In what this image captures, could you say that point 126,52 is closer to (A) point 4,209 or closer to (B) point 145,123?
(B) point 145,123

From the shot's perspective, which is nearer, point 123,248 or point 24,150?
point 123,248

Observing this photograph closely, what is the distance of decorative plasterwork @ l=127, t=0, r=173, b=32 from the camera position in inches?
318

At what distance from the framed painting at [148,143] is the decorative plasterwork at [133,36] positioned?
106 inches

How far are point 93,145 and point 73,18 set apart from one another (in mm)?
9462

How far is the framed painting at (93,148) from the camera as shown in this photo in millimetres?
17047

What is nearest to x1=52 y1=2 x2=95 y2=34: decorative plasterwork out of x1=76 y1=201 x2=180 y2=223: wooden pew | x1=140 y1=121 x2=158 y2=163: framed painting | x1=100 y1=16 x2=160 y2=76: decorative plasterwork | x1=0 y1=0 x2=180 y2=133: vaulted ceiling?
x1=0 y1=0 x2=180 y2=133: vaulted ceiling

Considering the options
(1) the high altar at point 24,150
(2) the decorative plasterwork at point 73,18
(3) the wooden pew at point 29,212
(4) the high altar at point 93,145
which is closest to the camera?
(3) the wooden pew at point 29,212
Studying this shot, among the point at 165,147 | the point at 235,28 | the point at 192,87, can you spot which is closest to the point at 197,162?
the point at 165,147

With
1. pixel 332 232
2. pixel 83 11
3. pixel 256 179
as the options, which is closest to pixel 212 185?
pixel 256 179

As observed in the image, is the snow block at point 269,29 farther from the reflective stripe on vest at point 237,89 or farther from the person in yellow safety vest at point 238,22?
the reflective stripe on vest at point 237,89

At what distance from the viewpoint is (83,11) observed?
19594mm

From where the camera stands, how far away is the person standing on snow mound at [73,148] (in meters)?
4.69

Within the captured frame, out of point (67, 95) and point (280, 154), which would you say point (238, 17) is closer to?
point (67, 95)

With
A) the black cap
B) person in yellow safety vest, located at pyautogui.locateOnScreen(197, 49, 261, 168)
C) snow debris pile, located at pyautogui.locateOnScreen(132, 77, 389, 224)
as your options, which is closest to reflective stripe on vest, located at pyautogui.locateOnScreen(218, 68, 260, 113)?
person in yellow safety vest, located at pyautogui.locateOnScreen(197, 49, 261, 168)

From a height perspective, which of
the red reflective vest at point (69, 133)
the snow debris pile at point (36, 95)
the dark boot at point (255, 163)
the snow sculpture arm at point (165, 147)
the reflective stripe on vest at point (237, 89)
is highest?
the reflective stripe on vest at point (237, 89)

========

Given problem:
Reproduce verbatim the section of the records that opens with the line containing "What is nearest" and closes with the last line of the records, both included.

Reply:
What is nearest to x1=52 y1=2 x2=95 y2=34: decorative plasterwork out of x1=76 y1=201 x2=180 y2=223: wooden pew | x1=140 y1=121 x2=158 y2=163: framed painting | x1=100 y1=16 x2=160 y2=76: decorative plasterwork | x1=0 y1=0 x2=180 y2=133: vaulted ceiling?
x1=0 y1=0 x2=180 y2=133: vaulted ceiling

Considering the options
(1) the high altar at point 24,150
(2) the decorative plasterwork at point 73,18
(3) the wooden pew at point 29,212
(4) the high altar at point 93,145
which is closest to the camera?
(3) the wooden pew at point 29,212
Studying this shot, among the point at 165,147 | the point at 235,28 | the point at 192,87, can you spot which is closest to the point at 197,162?
the point at 165,147

With
1. pixel 332 232
2. pixel 83 11
3. pixel 256 179
as the options, which is closest to pixel 212 185?
pixel 256 179

As observed in the image, is the snow block at point 269,29 farther from the reflective stripe on vest at point 237,89 or farther from the person in yellow safety vest at point 238,22?
the reflective stripe on vest at point 237,89

At what distance from the viewpoint is (83,11) observed?
19594mm

From where the camera stands, how far away is the person standing on snow mound at [73,148] (in meters)?
4.69

Within the captured frame, out of point (67, 95) and point (280, 154), which would you say point (238, 17) is closer to?
point (67, 95)

With
A) the black cap
B) person in yellow safety vest, located at pyautogui.locateOnScreen(197, 49, 261, 168)
C) snow debris pile, located at pyautogui.locateOnScreen(132, 77, 389, 224)
as your options, which is closest to reflective stripe on vest, located at pyautogui.locateOnScreen(218, 68, 260, 113)?
person in yellow safety vest, located at pyautogui.locateOnScreen(197, 49, 261, 168)

From a height perspective, which of
the red reflective vest at point (69, 133)
the snow debris pile at point (36, 95)
the dark boot at point (255, 163)
the snow sculpture arm at point (165, 147)
the reflective stripe on vest at point (237, 89)
is highest?
the reflective stripe on vest at point (237, 89)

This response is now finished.